Short task —
List every line in the data below that contains the word "does".

## begin Data excerpts

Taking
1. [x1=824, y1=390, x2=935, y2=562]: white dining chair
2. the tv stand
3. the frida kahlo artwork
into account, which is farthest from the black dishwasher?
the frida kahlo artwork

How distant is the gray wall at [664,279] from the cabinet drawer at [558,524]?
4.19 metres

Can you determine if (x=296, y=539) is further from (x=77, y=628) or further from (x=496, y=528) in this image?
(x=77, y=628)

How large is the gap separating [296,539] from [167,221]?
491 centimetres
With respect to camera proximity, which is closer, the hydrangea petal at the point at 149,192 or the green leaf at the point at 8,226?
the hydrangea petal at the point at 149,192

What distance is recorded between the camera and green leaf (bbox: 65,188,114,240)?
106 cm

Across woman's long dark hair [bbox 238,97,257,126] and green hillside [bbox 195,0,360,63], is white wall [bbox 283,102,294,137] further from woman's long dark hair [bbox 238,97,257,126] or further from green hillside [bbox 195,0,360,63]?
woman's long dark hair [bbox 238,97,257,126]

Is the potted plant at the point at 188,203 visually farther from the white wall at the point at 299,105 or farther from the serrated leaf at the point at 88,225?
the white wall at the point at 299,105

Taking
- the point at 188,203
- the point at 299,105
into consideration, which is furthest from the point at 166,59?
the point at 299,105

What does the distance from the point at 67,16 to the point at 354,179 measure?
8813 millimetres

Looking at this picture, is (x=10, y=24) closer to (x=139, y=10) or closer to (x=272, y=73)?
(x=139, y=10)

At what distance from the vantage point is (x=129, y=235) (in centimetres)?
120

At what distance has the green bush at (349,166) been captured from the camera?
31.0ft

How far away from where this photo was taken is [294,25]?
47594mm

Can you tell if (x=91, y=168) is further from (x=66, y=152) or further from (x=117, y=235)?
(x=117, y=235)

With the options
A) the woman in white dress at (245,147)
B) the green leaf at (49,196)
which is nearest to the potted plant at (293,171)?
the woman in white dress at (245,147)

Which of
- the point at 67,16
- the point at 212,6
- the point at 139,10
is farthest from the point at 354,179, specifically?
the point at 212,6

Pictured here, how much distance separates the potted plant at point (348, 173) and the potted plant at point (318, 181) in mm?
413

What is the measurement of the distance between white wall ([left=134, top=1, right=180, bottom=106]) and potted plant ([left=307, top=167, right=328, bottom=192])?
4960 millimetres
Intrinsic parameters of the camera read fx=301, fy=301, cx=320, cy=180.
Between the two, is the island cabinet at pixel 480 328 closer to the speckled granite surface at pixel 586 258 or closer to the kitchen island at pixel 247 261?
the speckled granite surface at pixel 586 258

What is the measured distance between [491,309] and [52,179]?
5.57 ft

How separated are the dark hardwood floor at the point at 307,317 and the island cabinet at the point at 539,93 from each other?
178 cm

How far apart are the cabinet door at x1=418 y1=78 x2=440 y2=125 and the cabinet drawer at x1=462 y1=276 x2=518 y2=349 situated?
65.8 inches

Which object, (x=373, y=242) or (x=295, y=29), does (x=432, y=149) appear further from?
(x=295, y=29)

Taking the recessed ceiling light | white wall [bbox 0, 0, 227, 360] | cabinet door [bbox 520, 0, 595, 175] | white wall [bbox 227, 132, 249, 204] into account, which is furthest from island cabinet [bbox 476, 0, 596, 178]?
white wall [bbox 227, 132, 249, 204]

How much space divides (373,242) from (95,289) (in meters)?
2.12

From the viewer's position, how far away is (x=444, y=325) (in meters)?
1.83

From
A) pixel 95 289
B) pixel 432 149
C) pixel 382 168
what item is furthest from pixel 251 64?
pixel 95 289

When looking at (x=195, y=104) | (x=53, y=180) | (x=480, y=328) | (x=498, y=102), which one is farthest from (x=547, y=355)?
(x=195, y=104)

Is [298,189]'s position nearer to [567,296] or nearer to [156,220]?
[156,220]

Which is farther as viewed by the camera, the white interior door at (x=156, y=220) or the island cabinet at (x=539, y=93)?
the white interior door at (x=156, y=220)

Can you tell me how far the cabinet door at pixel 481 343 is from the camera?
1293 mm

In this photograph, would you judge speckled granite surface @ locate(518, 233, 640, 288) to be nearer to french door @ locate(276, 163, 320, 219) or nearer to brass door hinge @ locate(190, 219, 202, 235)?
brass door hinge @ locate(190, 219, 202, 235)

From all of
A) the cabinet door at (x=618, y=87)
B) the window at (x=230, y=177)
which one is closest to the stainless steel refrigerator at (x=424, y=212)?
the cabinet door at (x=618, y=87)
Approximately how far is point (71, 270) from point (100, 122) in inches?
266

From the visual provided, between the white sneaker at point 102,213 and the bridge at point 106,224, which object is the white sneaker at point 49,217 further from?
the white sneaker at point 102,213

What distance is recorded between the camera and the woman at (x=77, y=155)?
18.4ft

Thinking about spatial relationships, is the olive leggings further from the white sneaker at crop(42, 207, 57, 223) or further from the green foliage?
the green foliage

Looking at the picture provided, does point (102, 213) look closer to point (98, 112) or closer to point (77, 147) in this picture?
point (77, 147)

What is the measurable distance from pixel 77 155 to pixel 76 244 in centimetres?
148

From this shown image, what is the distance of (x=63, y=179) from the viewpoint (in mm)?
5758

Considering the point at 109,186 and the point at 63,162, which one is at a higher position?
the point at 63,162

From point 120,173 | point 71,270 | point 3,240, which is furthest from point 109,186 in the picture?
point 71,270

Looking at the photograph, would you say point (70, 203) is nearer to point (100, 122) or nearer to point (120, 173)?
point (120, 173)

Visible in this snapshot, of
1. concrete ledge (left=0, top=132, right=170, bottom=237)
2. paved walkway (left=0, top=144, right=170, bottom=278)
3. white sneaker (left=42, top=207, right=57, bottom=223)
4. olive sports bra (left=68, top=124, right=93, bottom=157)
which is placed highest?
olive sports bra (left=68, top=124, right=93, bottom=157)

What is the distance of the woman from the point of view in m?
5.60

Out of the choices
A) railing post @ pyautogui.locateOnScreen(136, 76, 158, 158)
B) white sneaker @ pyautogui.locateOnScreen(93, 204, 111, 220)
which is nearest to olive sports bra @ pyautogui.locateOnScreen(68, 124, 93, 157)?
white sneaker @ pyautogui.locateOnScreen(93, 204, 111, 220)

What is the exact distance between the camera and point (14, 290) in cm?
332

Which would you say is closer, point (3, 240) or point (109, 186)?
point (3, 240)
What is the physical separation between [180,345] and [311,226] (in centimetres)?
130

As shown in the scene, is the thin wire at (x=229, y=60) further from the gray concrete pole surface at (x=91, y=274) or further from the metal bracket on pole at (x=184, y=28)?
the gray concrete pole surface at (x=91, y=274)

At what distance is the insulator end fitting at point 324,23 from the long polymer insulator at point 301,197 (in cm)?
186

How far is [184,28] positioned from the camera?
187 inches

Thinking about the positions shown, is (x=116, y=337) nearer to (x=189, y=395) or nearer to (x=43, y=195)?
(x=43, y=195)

## end Data excerpts

Solution below —
What does the distance from the point at 67,16 to the point at 354,179 measure?
Which object, (x=373, y=242) or (x=295, y=29), does (x=432, y=149) appear further from?
Looking at the picture provided, does point (102, 213) look closer to point (98, 112) or closer to point (77, 147) in this picture?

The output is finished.